SUPPLIED INFORMATION

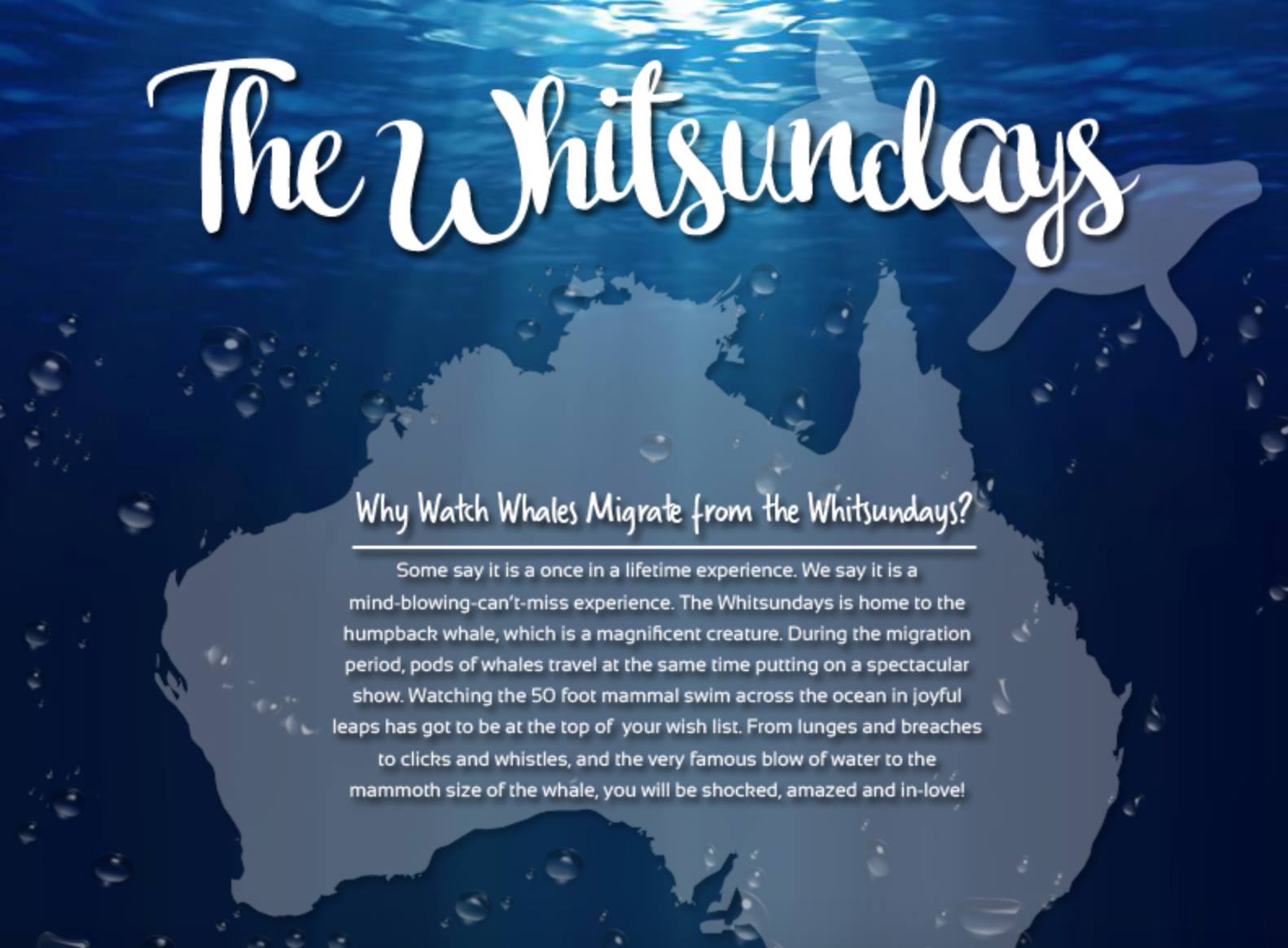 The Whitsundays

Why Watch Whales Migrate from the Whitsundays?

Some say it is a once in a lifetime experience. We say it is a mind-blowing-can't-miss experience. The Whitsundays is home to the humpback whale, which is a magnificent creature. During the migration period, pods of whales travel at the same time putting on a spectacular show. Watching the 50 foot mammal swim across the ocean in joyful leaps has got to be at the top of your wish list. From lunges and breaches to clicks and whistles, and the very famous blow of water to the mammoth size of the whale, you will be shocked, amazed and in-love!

THE PROBLEM
Copy only what lies between the start of the listing above and the line containing "Why Watch Whales", inclusive of both ends, exactly as written, and drop the pictures.

SOLUTION
 The Whitsundays

Why Watch Whales Migrate from the Whitsundays?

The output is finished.